Portrait of Halsted as a Thriving Retail Strip (1)

Patrick Falahee is an Attorney and Counselor at Law with a strong Bridgeport practice, but his office is in the Monadnock Building downtown. He looked for an office on Halsted Street, but was surprised to find the rents cost more for less than desirable space. He points out one storefront whose owner wanted $2,500 a month, even though there was a big dripping hole in the ceiling. (“You fix,” the landlord told him.)

It wasn’t always like that. Falahee remembers when Halsted and 35th Street was the State and Madison of Bridgeport. He grew up on Union Ave between 36th and 37th in the 1960s and 70s; he says the city lot alongside Jack Sheehan’s top secret bar used to be the city parking lot, marked with lights, and packed with the cars of people who’d come to shop the Halsted Strip.

Portrait of Halsted as a Thriving Retail Strip (2)

He spent whole Saturdays at the Ramova Theater, going from one movie to the next, before it was overtaken by Kung Fu pictures and a tougher crowd; he says I should find another source for stories about the Lithuanian theater that used to be up the street by Bernice’s tavern, because he and his friends generally didn’t go north of 33rd Street. He doesn’t remember much about Morgan Street either, really didn’t go over there. But Halsted had everything.

It was dominated by groceries stores and taverns. Falahee can point out 5 former grocery stores between the former Pocius grocery at 36th Street and the former Tony’s supermarket near 32nd, where the Ace Bakery is now. And they were supplemented by a network of little shops on the interior streets. There was a little grocery store in the middle of his block on Union, where he used to get sent to pick up fresh chicken for supper; there was a drug store on the corner just down the street, a bona fide apothecary, who kept ingredients in antique glass jars. You’d go there and tell Louie what ailed you and he’d mix something up. He’d make jokes and chat while you waited, people used to go to his shop to hang out.

Now the most prosperous drug store in Bridgeport, and maybe in Illinois, is an anonymous pharmacy in Doctor Knapp’s building across from Nana Restaurant. Falahee recalls it ranked highest in the state for medicare billings a couple years ago. Walking by, you’d never know it was there.

Portrait of Halsted as a Thriving Retail Strip (3)

Traffic on Halsted was already waning in the 1950s, before Falahee was born. Observers comparing Bridgeport’s portion of the city’s retail sales to its portion of the city’s population suggest that was when families who’d moved outward toward Brighton Park and Archer Heights, but came back to Bridgeport to do the shopping, could do the shopping in their own neighborhoods instead.

But the suburban strip malls really sucked it dry. Halsted’s sidewalk shoppers wandered off for a new kind of retail experience, one that seemed modern and convenient at the time, but that seems uniform and anonymous now. There were oceans of parking, and chain stores that could combine quality and price in a way the little independents couldn’t match.

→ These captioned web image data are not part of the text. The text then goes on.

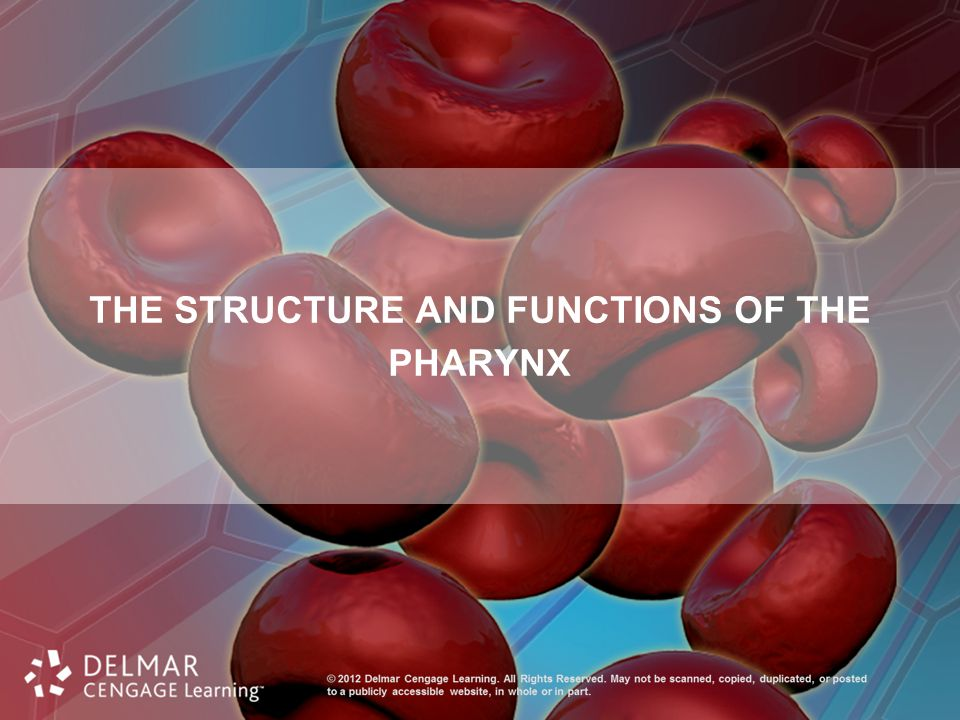 THE STRUCTURE AND FUNCTIONS OF THE PHARYNX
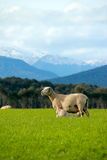 Milking Sheep. A mother wool sheep providing milk to her baby sheep with snowy mountain in the background Stock Photos
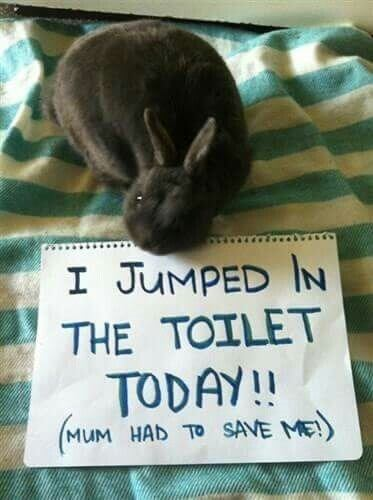 bunny pics 11 (1)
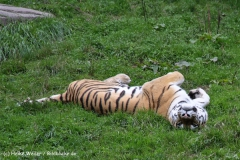 Zoo Wuppertal 040910 - IMG_1750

They still can’t, but there is also a growing segment of consumers who will travel miles for the pleasure of shopping on a street that is quaint, pedestrian friendly, individually owned, diverse. Which sounds a lot like the Halsted Street Falahee remembers.

There was a fish monger where the car wash is now, the owners wore rubber aprons and laid the fish out on beds of ice in the windows, there was an Italian Bakery and Deli where they made their own sausage, and a Chinese laundry where the owner, in traditional dress and a queue, pressed shirts in the window – just in the 2 blocks between 36th Street and the Ramova.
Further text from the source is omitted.